Columbus-Lowndes Recreation Authority Executive Director Roger Short, who serves on the Legends Committee, said Carpenter advised the Legends committee how to seek the funding.
“We were directed, by your executive director, to request this as a special event,” he told the board, referring to Carpenter, who Monday said she didn’t believe the event qualified as such.
“I told him it would be a special project,” Carpenter responded.
“It’s the date of a Mississippi State University versus Tennessee football game. I would think that would hurt the event,” she added. “I’m having a hard time wrapping my banking mind around this.”
“We’re not expecting to get anything back, right?” Carpenter asked Short and Rogers.
“(No,) just like you wouldn’t for anything else,” Rogers responded.

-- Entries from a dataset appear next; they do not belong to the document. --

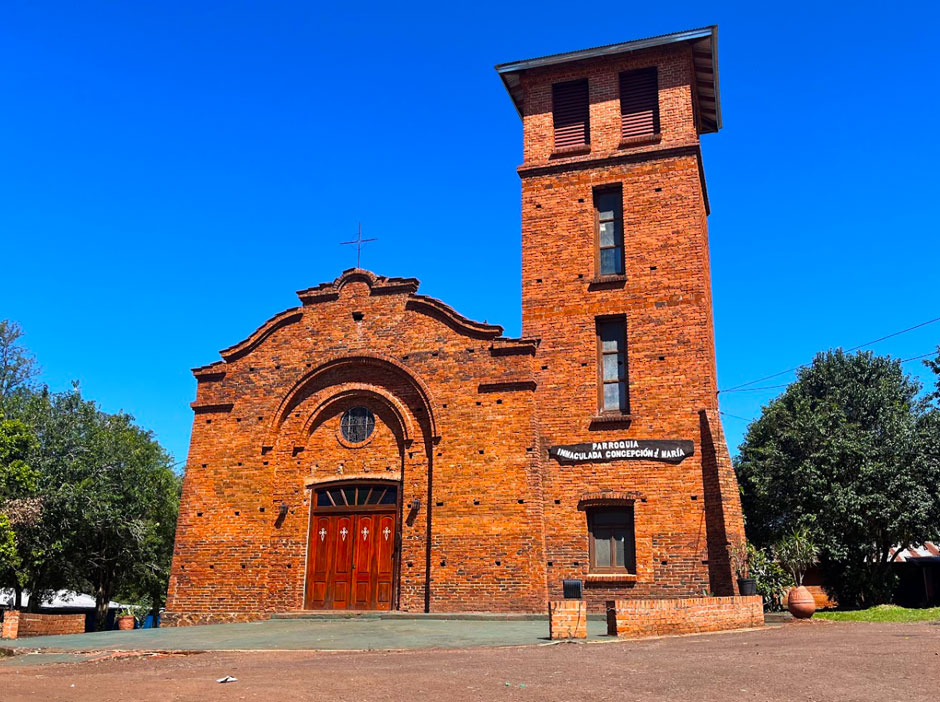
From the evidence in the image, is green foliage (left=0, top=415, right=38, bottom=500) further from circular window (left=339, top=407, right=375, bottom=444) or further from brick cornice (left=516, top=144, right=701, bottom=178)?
brick cornice (left=516, top=144, right=701, bottom=178)

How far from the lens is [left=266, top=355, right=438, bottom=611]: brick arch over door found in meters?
19.1

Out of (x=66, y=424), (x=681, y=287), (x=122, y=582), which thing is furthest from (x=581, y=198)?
(x=122, y=582)

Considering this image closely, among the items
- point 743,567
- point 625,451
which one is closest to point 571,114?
point 625,451

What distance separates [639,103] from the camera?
851 inches

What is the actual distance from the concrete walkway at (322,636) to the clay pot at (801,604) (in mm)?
3728

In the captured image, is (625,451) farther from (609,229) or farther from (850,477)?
(850,477)

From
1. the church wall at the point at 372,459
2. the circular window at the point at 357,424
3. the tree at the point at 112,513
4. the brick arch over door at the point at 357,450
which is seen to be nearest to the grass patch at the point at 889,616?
the church wall at the point at 372,459

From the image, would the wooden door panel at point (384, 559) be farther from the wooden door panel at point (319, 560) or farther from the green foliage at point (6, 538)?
the green foliage at point (6, 538)

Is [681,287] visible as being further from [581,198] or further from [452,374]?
[452,374]

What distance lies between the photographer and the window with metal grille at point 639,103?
70.2ft

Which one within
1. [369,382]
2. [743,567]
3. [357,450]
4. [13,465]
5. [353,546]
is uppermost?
[369,382]

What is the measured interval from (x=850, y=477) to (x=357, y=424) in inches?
566

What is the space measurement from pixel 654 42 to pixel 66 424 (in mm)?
20271

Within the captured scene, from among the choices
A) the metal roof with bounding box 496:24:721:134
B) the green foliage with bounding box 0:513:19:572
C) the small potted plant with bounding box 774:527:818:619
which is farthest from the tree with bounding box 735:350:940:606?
the green foliage with bounding box 0:513:19:572
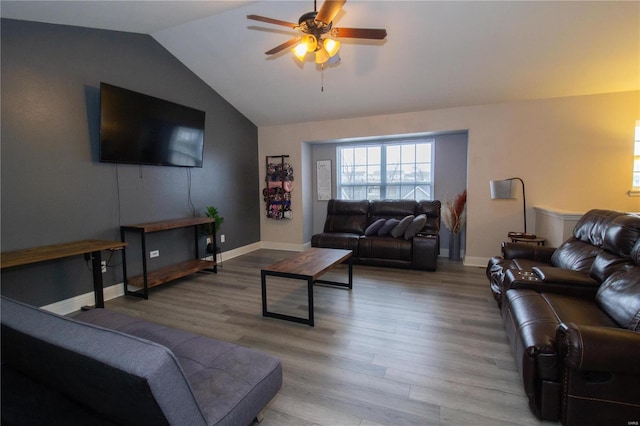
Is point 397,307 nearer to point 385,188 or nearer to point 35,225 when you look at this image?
point 385,188

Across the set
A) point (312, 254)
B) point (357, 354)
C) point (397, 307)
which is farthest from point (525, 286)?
point (312, 254)

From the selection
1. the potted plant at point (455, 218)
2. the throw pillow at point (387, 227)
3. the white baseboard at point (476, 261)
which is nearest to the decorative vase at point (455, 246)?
the potted plant at point (455, 218)

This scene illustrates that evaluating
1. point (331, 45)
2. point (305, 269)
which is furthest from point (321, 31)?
point (305, 269)

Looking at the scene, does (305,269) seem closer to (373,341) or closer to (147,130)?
(373,341)

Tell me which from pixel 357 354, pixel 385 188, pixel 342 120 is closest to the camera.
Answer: pixel 357 354

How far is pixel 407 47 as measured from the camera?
3.47 m

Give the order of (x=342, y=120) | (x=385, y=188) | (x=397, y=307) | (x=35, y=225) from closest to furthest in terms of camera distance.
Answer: (x=35, y=225) → (x=397, y=307) → (x=342, y=120) → (x=385, y=188)

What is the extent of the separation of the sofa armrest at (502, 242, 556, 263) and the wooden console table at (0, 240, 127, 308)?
13.3 feet

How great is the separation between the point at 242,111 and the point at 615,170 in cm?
561

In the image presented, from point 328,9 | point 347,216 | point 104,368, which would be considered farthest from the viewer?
point 347,216

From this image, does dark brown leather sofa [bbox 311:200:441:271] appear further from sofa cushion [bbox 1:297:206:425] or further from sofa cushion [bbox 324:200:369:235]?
sofa cushion [bbox 1:297:206:425]

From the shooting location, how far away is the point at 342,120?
524 centimetres

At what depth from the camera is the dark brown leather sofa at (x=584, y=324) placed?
136cm

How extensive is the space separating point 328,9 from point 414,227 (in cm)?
315
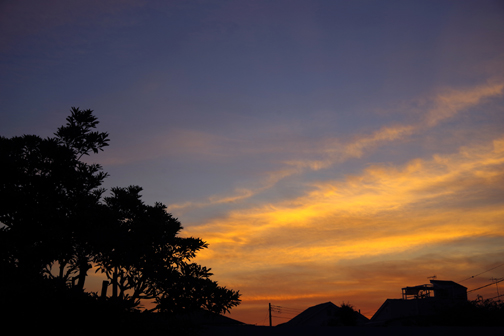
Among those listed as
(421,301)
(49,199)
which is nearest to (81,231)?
(49,199)

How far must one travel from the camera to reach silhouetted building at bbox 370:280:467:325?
61.3 meters

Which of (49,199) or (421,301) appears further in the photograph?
(421,301)

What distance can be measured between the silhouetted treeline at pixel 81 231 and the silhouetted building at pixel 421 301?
4122 cm

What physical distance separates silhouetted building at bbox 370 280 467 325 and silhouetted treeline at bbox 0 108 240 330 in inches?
1623

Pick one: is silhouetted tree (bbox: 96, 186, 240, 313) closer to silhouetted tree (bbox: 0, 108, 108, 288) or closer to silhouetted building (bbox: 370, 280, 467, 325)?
silhouetted tree (bbox: 0, 108, 108, 288)

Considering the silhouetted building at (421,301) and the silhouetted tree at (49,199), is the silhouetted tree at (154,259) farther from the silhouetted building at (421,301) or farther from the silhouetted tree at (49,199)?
the silhouetted building at (421,301)

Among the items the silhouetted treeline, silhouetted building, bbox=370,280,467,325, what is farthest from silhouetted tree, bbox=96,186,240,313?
silhouetted building, bbox=370,280,467,325

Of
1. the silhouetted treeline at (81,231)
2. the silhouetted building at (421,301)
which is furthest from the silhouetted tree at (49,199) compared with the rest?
the silhouetted building at (421,301)

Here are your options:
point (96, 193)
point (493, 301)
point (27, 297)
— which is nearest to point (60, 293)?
point (27, 297)

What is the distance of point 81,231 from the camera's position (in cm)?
2412

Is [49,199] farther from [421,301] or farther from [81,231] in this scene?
[421,301]

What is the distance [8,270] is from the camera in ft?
53.0

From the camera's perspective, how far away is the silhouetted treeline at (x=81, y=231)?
22.7 metres

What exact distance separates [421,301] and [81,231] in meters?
54.9
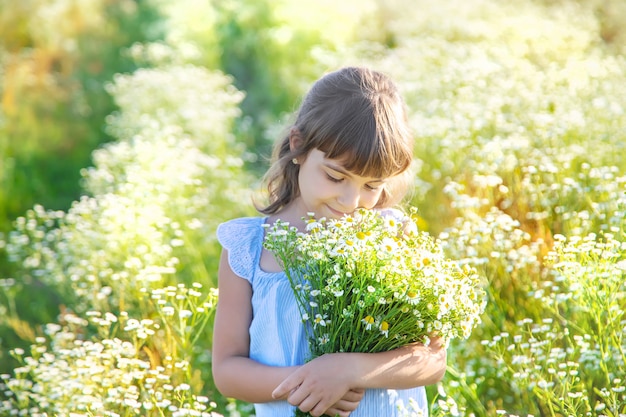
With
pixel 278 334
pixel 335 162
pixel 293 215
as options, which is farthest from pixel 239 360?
pixel 335 162

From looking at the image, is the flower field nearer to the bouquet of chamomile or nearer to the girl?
the girl

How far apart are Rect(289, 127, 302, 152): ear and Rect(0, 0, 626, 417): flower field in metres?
0.60

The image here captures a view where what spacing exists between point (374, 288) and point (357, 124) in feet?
1.69

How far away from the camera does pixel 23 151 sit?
7.39 meters

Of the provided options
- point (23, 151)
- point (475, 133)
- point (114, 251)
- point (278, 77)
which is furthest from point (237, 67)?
point (114, 251)

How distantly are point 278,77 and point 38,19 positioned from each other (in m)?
3.95

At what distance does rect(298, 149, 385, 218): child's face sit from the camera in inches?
86.2

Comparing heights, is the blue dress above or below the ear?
below

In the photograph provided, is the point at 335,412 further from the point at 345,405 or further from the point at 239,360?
the point at 239,360

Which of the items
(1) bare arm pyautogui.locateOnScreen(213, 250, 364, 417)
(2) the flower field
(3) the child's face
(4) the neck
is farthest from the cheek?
(2) the flower field

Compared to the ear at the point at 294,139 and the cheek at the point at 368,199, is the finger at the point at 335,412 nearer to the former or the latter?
the cheek at the point at 368,199

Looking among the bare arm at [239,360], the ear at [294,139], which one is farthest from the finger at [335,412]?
the ear at [294,139]

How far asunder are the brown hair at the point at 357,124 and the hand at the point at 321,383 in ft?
1.69

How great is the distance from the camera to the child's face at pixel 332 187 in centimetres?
219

“Take into consideration the date, the amount and where it comes from,” Carpenter told the board.
Board member Mark Castleberry suggested the CVB board fund the concert with a “zero” amount.
Byrd noted the CVB board voted to fund a fishing tournament, which would qualify as a special project.
“I really do work hard to make sure we look carefully at what our powers (of allocating funds) are,” Carpenter said, defensively.
Rogers, who had been in the audience at the meeting, stood and addressed the board.
“Without the full support of the CVB, we’re not going to do this,” he said. “We will withdraw our request and make it easier.”
“That’s a sad day for the CVB,” Buckhalter noted.
“We were subsidizing every ticket (sold),” Castleberry said.
A motion to fund the concert failed, with Castleberry, Lawrence, Swales and Wise voting in opposition.
Carpenter’s contract
In another matter, Byrd suggested the “CVB vehicle” be designated as “for official use versus personal or leisure use.”
Carpenter noted her contract with the CVB stipulated she “shall be provided a car” and Byrd noted Carpenter is serving under the same contract as the CVB’s former director, James Tsismanakis.
Swales noted he directed the board’s attorney to present the board “with a frame of a possible new contract” for Carpenter at an upcoming meeting.
Lawrence suggested the board table discussion of Carpenter’s contract until the board’s retreat, scheduled for July 24.
Byrd motioned the vehicle “be designated as for official use only and the driver restricted to CVB personnel only.”
“We’re operating under taxpayers’ money,” she said.
Dale seconded Byrd’s motion for “insurance reasons.”
Castleberry noted the board was in “dangerous territory” discussing Carpenter’s contract and an attorney was needed to “weigh in.”
“James Tsismanakis and his wife were on the insurance policy,” Carpenter defended herself. “My husband has driven the car and staff members. I do want you to know, in December, I gave the accountant the number of miles driven. This is not the first time I’ve had a company vehicle.”
Carpenter admitted she has “driven the car to the grocery store,” but is not “taking pleasure trips in the car.”
“I do have two other cars and I do not use it to go visit my children,” she said of the CVB vehicle. “I have gone overboard. I’m doing two jobs right now for less than the director’s job.”
Byrd and Dale voted in favor of Byrd’s motion; but the rest of the board voted against it and the motion was defeated.